Large projects at that kind of scale use precompiled headers. You can include all the commonly used header files in one header file (common.h) and build common.h. Then all the other source files just include "common.h". The compiler can be configured to automatically use the compiled header file when it sees the #include "common.h" for each source.

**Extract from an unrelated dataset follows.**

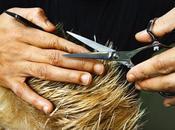 Missione parrucchiere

(i) There are way too many factors involved in determining this, even an approximation is impossible. Compilation can be memory, cpu or hard drive bound. The complexity of the files matter (from your description, your complexity is low).
(ii) The typical way of doing this is to make a library and let the system figure out linking or loading. You can choose static or dynamic linking.
static linking
Assuming you are using gcc, this would look like this:
g++ -c file1.cpp -o file1.o
g++ -c file2.cpp -o file2.o
...
g++ -c filen.cpp -o filen.o
ar -rc libvector.a file1.o file2.o ... filen.o
Then, when you build your own code, your final link looks like this:
g++ myfile.cpp libvector.a -o mytask
dynamic linking
Again, assuming you are using gcc, this would look like this:
g++ -c file1.cpp -fPIC -o file1.o
g++ -c file2.cpp -fPIC -o file2.o
...
g++ -c filen.cpp -fPIC -o filen.o
ld -G file1.o file2.o ... filen.o -o libvector.so
Then, when you build your own code, your final link looks like this:
g++ myfile.cpp libvector.so -o mytask
You will need libvector.so to be in the loader's path for your executable to work.
In any case, as long as the 50,000 files don't change, you will only need to do the last command (which will be much faster).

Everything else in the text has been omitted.